#### Page extract:

====

Member of the Illinois House of Representatives from the 35th district
- In office January 9, 2013 – February 28, 2023
- Preceded by: Bill Cunningham
- Succeeded by: Mary Gill

Personal details
- Party: Democratic
- Alma mater: Saint Xavier University (BA)

= Frances Ann Hurley =

American politician

Frances Ann Hurley is an American politician who served as a member of the Illinois House of Representatives for the 35th district from 2013 to 2023. The district included the Mount Greenwood neighborhood of Chicago along with all or part of Orland Park, Orland Hills, Palos Heights, Palos Park, Worth, Oak Lawn, Alsip, Merrionette Park and Evergreen Park. On February 17, 2023, Governor J. B. Pritzker announced his intention to appoint Hurley to the Illinois Labor Relations Board.

====

#### Extracted records:
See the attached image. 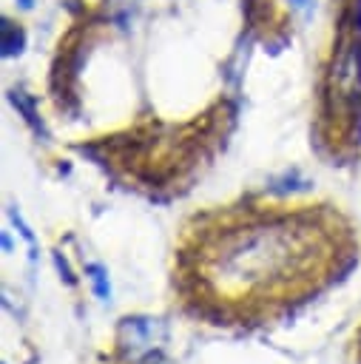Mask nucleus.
<instances>
[{"label":"nucleus","mask_w":361,"mask_h":364,"mask_svg":"<svg viewBox=\"0 0 361 364\" xmlns=\"http://www.w3.org/2000/svg\"><path fill=\"white\" fill-rule=\"evenodd\" d=\"M350 350H352V358H355V364H361V324H358V327H355V333H352Z\"/></svg>","instance_id":"20e7f679"},{"label":"nucleus","mask_w":361,"mask_h":364,"mask_svg":"<svg viewBox=\"0 0 361 364\" xmlns=\"http://www.w3.org/2000/svg\"><path fill=\"white\" fill-rule=\"evenodd\" d=\"M355 256V230L333 208L213 210L182 228L171 287L199 321L259 327L316 299Z\"/></svg>","instance_id":"f257e3e1"},{"label":"nucleus","mask_w":361,"mask_h":364,"mask_svg":"<svg viewBox=\"0 0 361 364\" xmlns=\"http://www.w3.org/2000/svg\"><path fill=\"white\" fill-rule=\"evenodd\" d=\"M361 100V63L355 43H341L327 74V117L355 114Z\"/></svg>","instance_id":"f03ea898"},{"label":"nucleus","mask_w":361,"mask_h":364,"mask_svg":"<svg viewBox=\"0 0 361 364\" xmlns=\"http://www.w3.org/2000/svg\"><path fill=\"white\" fill-rule=\"evenodd\" d=\"M290 3H293L298 11H310V9H313V0H290Z\"/></svg>","instance_id":"39448f33"},{"label":"nucleus","mask_w":361,"mask_h":364,"mask_svg":"<svg viewBox=\"0 0 361 364\" xmlns=\"http://www.w3.org/2000/svg\"><path fill=\"white\" fill-rule=\"evenodd\" d=\"M17 3H20L23 9H31V6H34V0H17Z\"/></svg>","instance_id":"423d86ee"},{"label":"nucleus","mask_w":361,"mask_h":364,"mask_svg":"<svg viewBox=\"0 0 361 364\" xmlns=\"http://www.w3.org/2000/svg\"><path fill=\"white\" fill-rule=\"evenodd\" d=\"M23 46H26V34H23V28H17V26L9 23V20H3V54H6V57L20 54Z\"/></svg>","instance_id":"7ed1b4c3"}]
</instances>
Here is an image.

====

#### Stated exercise 1:
Transcribe the Frances Ann Hurley profile from "Member of the Illinois House of Representatives from" up to and including "Xavier University (BA)".
#### Stated exercise 2:
List every person named in the Frances Ann Hurley profile.

#### Written answer 1:
Member of the Illinois House of Representatives from the 35th district
- In office January 9, 2013 – February 28, 2023
- Preceded by: Bill Cunningham
- Succeeded by: Mary Gill

Personal details
- Party: Democratic
- Alma mater: Saint Xavier University (BA)

#### Written answer 2:
- Frances Ann Hurley
- Bill Cunningham
- Mary Gill
- J. B. Pritzker